In the audience builder:
FieldOperatorValue
validation_statusequalsvalidated_valid
line_typeequalsmobile
countryinUS, CA
on_dncequalsfalse
This produces an audience of only fully-validated, mobile-line, US/Canada numbers that aren’t on the federal or per-account DNC list. Every contact in this audience is one your carrier will accept and the recipient can actually receive. The same audience expressed via the Audiences API:
{
  "name": "US/CA Mobile — DNC clean",
  "rules": {
    "all": [
      { "field": "validation_status", "op": "eq", "value": "validated_valid" },
      { "field": "line_type", "op": "eq", "value": "mobile" },
      { "field": "country", "op": "in", "value": ["US", "CA"] },
      { "field": "on_dnc", "op": "eq", "value": false }
    ]
  }
}

Variations worth knowing

  • Drop landlines but keep VoIP (some VoIP can SMS): line_type in [mobile, voip]
  • Carrier-specific A/B: split a campaign by carrier eq "Verizon Wireless" vs carrier eq "AT&T Mobility" to compare delivery rate / clicks across carriers
  • Re-clean cadence: the validation cache is permanent per (account, phone). To force a re-validation (e.g., for numbers you suspect have ported), pass force=true to the API or click Re-validate selected in the UI

Step 3: send to the audience

Schedule a campaign against the audience as you normally would. Because the audience is dynamic, every new validated contact that matches the rules automatically gets included on the next send — no need to re-run the audience query manually.
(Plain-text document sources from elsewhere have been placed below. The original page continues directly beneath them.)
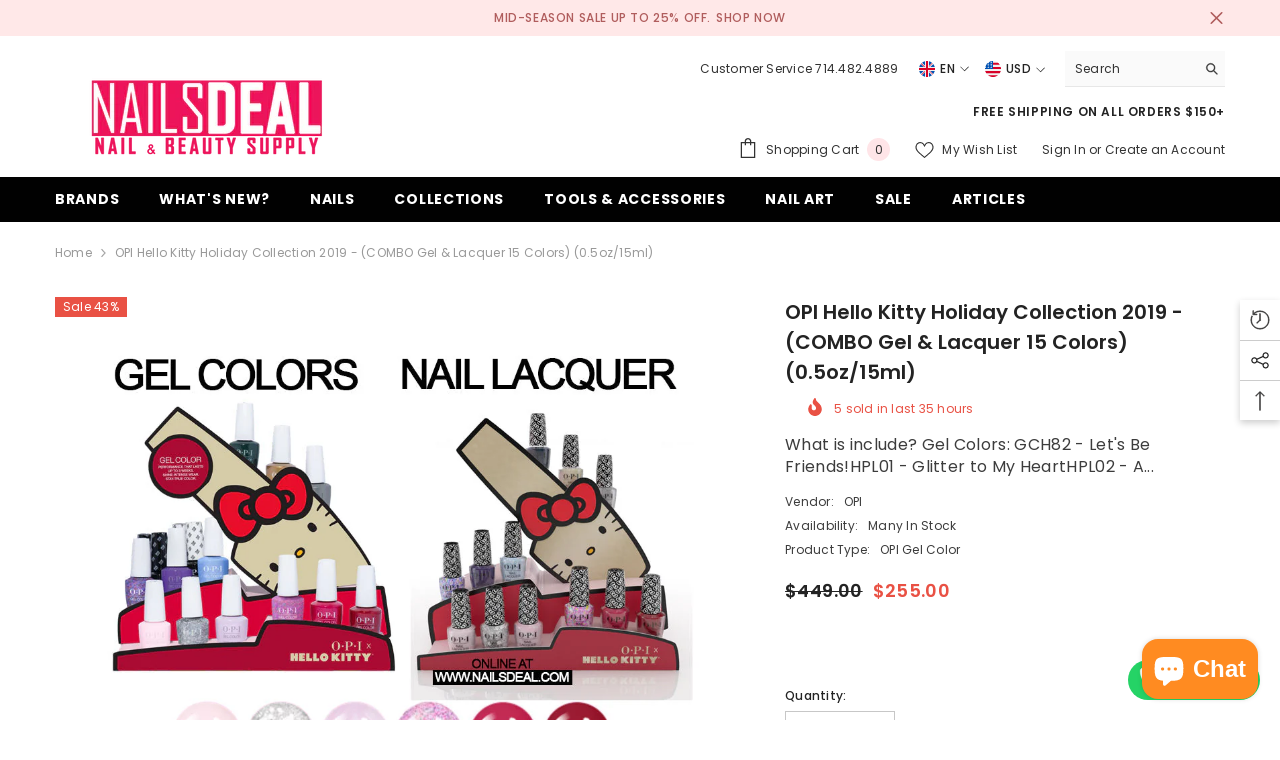

--- FILE ---
content_type: text/html; charset=utf-8
request_url: https://nailsdeal.com/products/opi-hello-kitty-holiday-collection-2019-combo-gel-lacquer-15-colors-0-5oz-15ml?view=ajax_recently_viewed&_=1768930929085
body_size: 589
content:


<div class="item">
  <a class="first-info" href="/products/opi-hello-kitty-holiday-collection-2019-combo-gel-lacquer-15-colors-0-5oz-15ml" data-mobile-click><svg aria-hidden="true" focusable="false" data-prefix="fal" data-icon="external-link" role="img" xmlns="http://www.w3.org/2000/svg" viewBox="0 0 512 512" class="icon icon-external-link">
	<path d="M440,256H424a8,8,0,0,0-8,8V464a16,16,0,0,1-16,16H48a16,16,0,0,1-16-16V112A16,16,0,0,1,48,96H248a8,8,0,0,0,8-8V72a8,8,0,0,0-8-8H48A48,48,0,0,0,0,112V464a48,48,0,0,0,48,48H400a48,48,0,0,0,48-48V264A8,8,0,0,0,440,256ZM500,0,364,.34a12,12,0,0,0-12,12v10a12,12,0,0,0,12,12L454,34l.7.71L131.51,357.86a12,12,0,0,0,0,17l5.66,5.66a12,12,0,0,0,17,0L477.29,57.34l.71.7-.34,90a12,12,0,0,0,12,12h10a12,12,0,0,0,12-12L512,12A12,12,0,0,0,500,0Z"></path>
</svg>
            <img srcset="//nailsdeal.com/cdn/shop/products/OPI-Hello-Kitty-Holiday-Collection-2019-COMBO-Gel-Lacquer-15-colors-0_5oz15ml-OPI-Gel-Color-OPI-American-Gel-Polish-Phuong-Ni-Nail-Supply.jpg?v=1679197049" src="//nailsdeal.com/cdn/shop/products/OPI-Hello-Kitty-Holiday-Collection-2019-COMBO-Gel-Lacquer-15-colors-0_5oz15ml-OPI-Gel-Color-OPI-American-Gel-Polish-Phuong-Ni-Nail-Supply.jpg?v=1679197049" alt="OPI Hello Kitty Holiday Collection 2019 - (COMBO Gel & Lacquer 15 colors) (0.5oz/15ml)-OPI Gel Color-OPI- Nail Supply American Gel Polish - Phuong Ni" loading="lazy" class="motion-reduce hidden-mobile" sizes="auto"/>
            <a class="hidden-desktop" href="/products/opi-hello-kitty-holiday-collection-2019-combo-gel-lacquer-15-colors-0-5oz-15ml">
              <img srcset="//nailsdeal.com/cdn/shop/products/OPI-Hello-Kitty-Holiday-Collection-2019-COMBO-Gel-Lacquer-15-colors-0_5oz15ml-OPI-Gel-Color-OPI-American-Gel-Polish-Phuong-Ni-Nail-Supply.jpg?v=1679197049" src="//nailsdeal.com/cdn/shop/products/OPI-Hello-Kitty-Holiday-Collection-2019-COMBO-Gel-Lacquer-15-colors-0_5oz15ml-OPI-Gel-Color-OPI-American-Gel-Polish-Phuong-Ni-Nail-Supply.jpg?v=1679197049" alt="OPI Hello Kitty Holiday Collection 2019 - (COMBO Gel & Lacquer 15 colors) (0.5oz/15ml)-OPI Gel Color-OPI- Nail Supply American Gel Polish - Phuong Ni" loading="lazy" class="motion-reduce" sizes="auto"/>
            </a></a>
    <div class="second-info">
      <div class="first product-item" data-product-id="4163898572909"><a class="product-title link-underline" href="/products/opi-hello-kitty-holiday-collection-2019-combo-gel-lacquer-15-colors-0-5oz-15ml">
                <span class="text">OPI Hello Kitty Holiday Collection 2019 - (COMBO Gel &amp; Lacquer 15 colors) (0.5oz/15ml)</span>
        </a>
             <div class="product-price">
        
<div class="price  price--on-sale ">
    <dl><div class="price__regular"><dd class="price__last">
                <span class="price-item price-item--regular">
                    $255.00
                </span>
            </dd>
        </div>
        <div class="price__sale"><dd class="price__compare">
                <s class="price-item price-item--regular">
                    $449.00
                </s>
            </dd><dd class="price__last">
                <span class="price-item price-item--sale">
                    $255.00
                </span>
            </dd></div>
        <small class="unit-price caption hidden">
            <dt class="visually-hidden">Unit price</dt>
            <dd class="price__last">
                <span></span>
                <span aria-hidden="true">/</span>
                <span class="visually-hidden">&nbsp;per&nbsp;</span>
                <span>
                </span>
            </dd>
        </small>
    </dl>
</div>

      </div>
      </div>
        <a class="second" href="/products/opi-hello-kitty-holiday-collection-2019-combo-gel-lacquer-15-colors-0-5oz-15ml"></a>
    </div>
</div>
How the cost adds up over time

Validation pricing is $0.003 per non-cached lookup, with a permanent per-account cache (see Phone Validation: Caching Behavior). A typical cycle:
PassCost
Day 0: validate a fresh 100k list$300 (100,000 × $0.003)
Day 30: re-clean the same list (no new contacts)$0 (all cache hits)
Day 30: re-clean with 5,000 new opt-ins added$15 (5,000 × $0.003)
Day 365: re-clean again$0 — older numbers still cached
In practice, re-validation costs trend toward “new contacts since last pass × $0.003” rather than total list size.

Common pitfalls

  • Trying to send before validation finishes. If you queue a send on a partially-validated list, the as-yet-unvalidated contacts will be sent to under their pre-validation flags (which means landlines/VoIP are NOT excluded). Wait for the badges to flip before scheduling.
  • Forgetting country in the audience. Without it, the rule still includes UK/AU mobiles where applicable — fine if intentional, but a surprise if you assumed US/CA.
  • Caching surprises after carrier porting. LRN data is rare-change, but a number ported in the last week may still show its old carrier in our cache. Pass force=true if exact current-carrier accuracy matters for your use case.